Relevance to chronic infections
Multidrug tolerance is caused by a small subpopulation of microbial cells termed persisters. Persisters are not mutants, but rather are dormant cells that can survive the antimicrobial treatments that kill the majority of their genetically identical siblings. Persister cells have entered a non- or extremely slow-growing physiological state which makes them insensitive to the action of antimicrobial drugs. When such persisting microbial cells cannot be eliminated by the immune system, they become a reservoir from which recurrence of infection will develop. Such non-growing bacteria have been observed to persist within mammalian cells. Indeed, it appears that persister cells are the main cause for relapsing and chronic infections. Chronic infections can affect people of any age, health, or immune status.
Medical importance
Bacterial multidrug or antibiotic tolerance poses medically important challenges. It is largely responsible for the inability to eradicate bacterial infections with antibiotic treatment. Persister cells are highly enriched in biofilms, and it has been suggested that this is the reason that makes biofilm-related diseases so hard to treat. Examples are chronic infections of implantedmedical devices such as catheters and artificial joints, urinary tract infections, middle ear infections and fatal lung disease.

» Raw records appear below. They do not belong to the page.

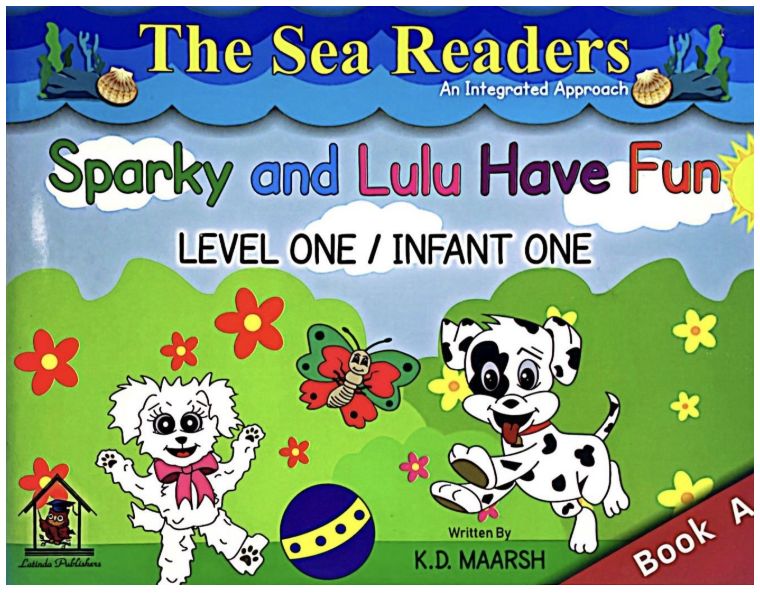The Sea Readers An Integrated Approach - Sparky and Lulu Have Fun Infant One/Infant One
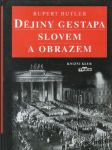 Dějiny Gestapa slovem a obrazem - náhled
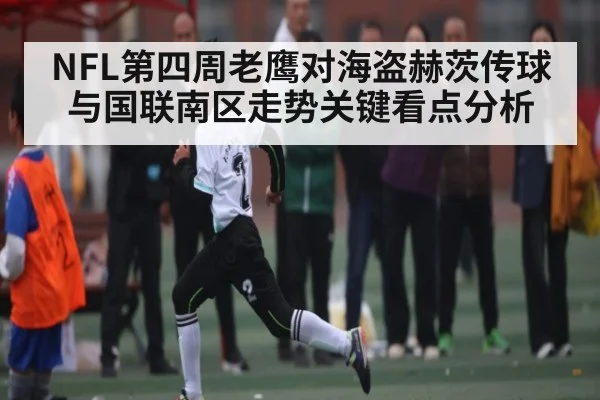 NFL第四周老鹰对海盗赫茨传球与国联南区走势关键看点分析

Unlike resistance, multidrug tolerance is a, non-heritable phenotype. Multidrug tolerant persister cells are not antibiotic resistant mutants. Resistance is caused by newly acquired genetic traits that are heritable and confer the ability to grow at elevated concentrations of antimicrobial drugs. In contrast, tolerant bacteria have the same MIC as susceptible bacteria and differ in the duration of the treatment that they can survive. Multidrug tolerance can be caused by a reversible physiological state in a small subpopulation of genetically identical cells, similar to a differentiated cell type. It enables this small subpopulation of microbes to survive the antibiotic killing of their surrounding siblings. Persisting cells resume growth when the antimicrobial agent is removed, and their progeny is sensitive to antimicrobial agents.
Molecular mechanisms
The molecular mechanisms that underlie persister cell formation and multidrug tolerance are largely unknown. Persister cells are thought to arise spontaneously in a growing microbial population by a stochastic genetic switch, although inducible mechanisms of persister cell formation have been described. For instance, Toxin-Antitoxin systems and a number of different stresses such as SOS-stress and envelope stress have been associated with persister formation. Owing to their transient nature and relatively low abundance, it is hard to isolate persister cells in sufficient numbers for experimental characterization, and only a few relevant genes have been identified to date. The best-understood persistence factor is the E. colihigh persistence gene, commonly abbreviated as hipA. Although tolerance is widely considered a passive state, there is evidence indicating it can be an energy-dependent process. Persister cells in E. coli can transport intracellular accumulations antibiotic using an energy requiring efflux pump called TolC. A persister subpopulation has also been demonstrated in budding yeastSaccharomyces cerevisiae. Yeast persisters are triggered in a small subset of unperturbed exponentially growing cells by spontaneously occurring DNA damage, which leads to the activation of a general stress response and protection against a range of harsh drug and stress environments. As a result of the DNA damage, yeast persisters are also enriched for random genetic mutations that occurred prior to the stress, and are unrelated to the stress survival
Potential treatment
In May 2011, it was reported by Nature.com that the addition of certain metabolites can help suppress multidrug tolerance in numerous species of bacteria, including E. coli and S. aureus, by "the generation of a proton-motive force which facilitates aminoglycoside uptake". Phage therapy, where applicable, entirely circumvents antibiotic tolerance.